Page 159 of Phoenix's Fire

He nodded, holding my eyes. "There are too few men, too many widows, and not enough children. Callah, they're talking about dropping the marriage age."

"What?!"

"And the age for boys to become hunters," he admitted. "Eighteen, but that means you're old enough now."

"No..." I breathed, feeling like my skin was contracting around me.

"So we have to get you out," he insisted. "If they announce this, then you stab me, Callah. I gave you that pocket knife. It has a blade. Make sure you keep it with you, and if we have to say vows, you stick the thing in my arm or leg, okay?"

"No," I said again. "Tobias, I can't."

"You can," he promised. "It's just like cutting meat. I'll yell that you should be banished, and that'll set everyone else off, okay? Then you'll be hung out, and we'll make sure you get to Ayla."

"But - "

"And," he went on, "I'll find you at the next hunt. You can tell Ayla I helped. She'll tell the Wyvern. That's the only way they'll let me live, so I have to get you out first, Callah."

Giving in, I jiggled my head. "When?"

"When what?" he asked.

"When will this happen?"

He pushed out a heavy breath. "I don't know. They said they have to look at it, but it's what they want to do. The men were told to consider the girls as well as the women. Married men were encouraged to send their children to nursery so they can focus on making more." His eyes jumped between mine. "There will be an announcement, and we're not supposed to say anything, but you need to know."

"I'm not ready," I insisted.

"And I will marry you, but only to keep you safe," he swore. "Callah, I'm going to get you out. We are going to escape this place, okay? That's what we need to focus on. This does nothing but speed it up."

"No," I shot back. "What if they send me to quarantine instead of above? This..."

He grumbled under his breath and looked away. "Yeah. About quarantine..."

"What?"

I watched as he licked his lips. Then, almost as if bracing himself - or buying time - he took another bite of his meal. Deciding I needed to eat as well, I matched him, chewing around the overly boiled mix of vegetables.

"The beast that bit me was controlled by Ayla," he said. "Out there, we're paired with a partner. Mine was Malcus. We came over a little hill and the Wyvern wasright there.

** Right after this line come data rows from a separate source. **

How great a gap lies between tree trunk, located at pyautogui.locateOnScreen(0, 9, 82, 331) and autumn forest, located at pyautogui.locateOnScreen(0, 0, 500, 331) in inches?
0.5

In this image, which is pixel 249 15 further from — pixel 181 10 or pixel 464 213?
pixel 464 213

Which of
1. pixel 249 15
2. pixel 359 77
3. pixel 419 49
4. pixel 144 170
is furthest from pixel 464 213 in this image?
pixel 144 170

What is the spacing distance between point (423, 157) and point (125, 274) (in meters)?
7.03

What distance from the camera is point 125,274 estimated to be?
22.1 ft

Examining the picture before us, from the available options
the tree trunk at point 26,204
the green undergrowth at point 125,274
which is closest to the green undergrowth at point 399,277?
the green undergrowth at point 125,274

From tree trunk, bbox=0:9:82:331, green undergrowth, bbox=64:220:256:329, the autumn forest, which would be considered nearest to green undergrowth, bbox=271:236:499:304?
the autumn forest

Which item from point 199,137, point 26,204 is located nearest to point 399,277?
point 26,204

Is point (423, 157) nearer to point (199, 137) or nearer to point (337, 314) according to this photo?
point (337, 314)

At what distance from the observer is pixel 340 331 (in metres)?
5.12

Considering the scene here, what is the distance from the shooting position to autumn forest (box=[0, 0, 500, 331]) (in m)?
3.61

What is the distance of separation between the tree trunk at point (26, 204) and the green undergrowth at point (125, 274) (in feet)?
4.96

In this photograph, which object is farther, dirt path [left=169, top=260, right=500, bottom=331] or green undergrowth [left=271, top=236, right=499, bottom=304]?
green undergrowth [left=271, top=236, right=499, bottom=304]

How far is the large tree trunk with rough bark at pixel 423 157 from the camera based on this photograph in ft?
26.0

Malcus went to shoot, the animal slammed into him, the Wyvern followed, and then Ayla helped." He paused to wipe at his mouth. "She sent the animal at me."

"What? But Ayla knows you," I insisted.

"She knows most of the men in this compound," he reminded me. "She doesn't know which ones can be trusted."

Okay, he had a good point, so I simply nodded.

"But I convinced her that you'd sent me. She got the picture, and that was enough." He looked around us again, then lowered his voice even more. "Then she and the Wyvern spoke with me."

"The Wyvern?" I asked. "TheDragon?"

"He's a man with scaled skin, and this time he spoke English," he said. "I told them what I knew, and they told me what they do. But, Callah?" He paused again. "My mother used to tell me stories. She used to say the Dragons would save me - because she once was one. The Wyvern knew my mother's name. Ayla said I had relatives up there. They... I..."

"Wait." I clasped his good wrist, needing to make sure I was keeping up. "How did a Dragon woman get into the compound?"

"She looked like you," he explained. "My mother's hair was dark, but otherwise she looked like you, Callah. Like a woman. Like a normal, human, Righteous woman. Not like the creatures up there we call Dragons. But Ayla and the Wyvern said she was a Dragon, that our hunters had stolen her and other women, and that's why they're in quarantine. My mother, Ayla's mother... And probably yours."

I could only stare at him, replaying his words over and over in my mind. I hadn't been in quarantine as long as many. My mother had been forced to give me up, so I'd been raised in the nursery. I still remembered her and the stories she'd whispered to me. Stories that made no sense. Phrases no one else used. Things that had made Meri laugh at me when we'd been little.

Ayla's childhood had been the same. So had Tobias's, but not because the Devil had taken them. It was because the Righteous had. Women who'd been born into the wild world above had somehow ended up here, and that left me with so many more questions than I could handle right now.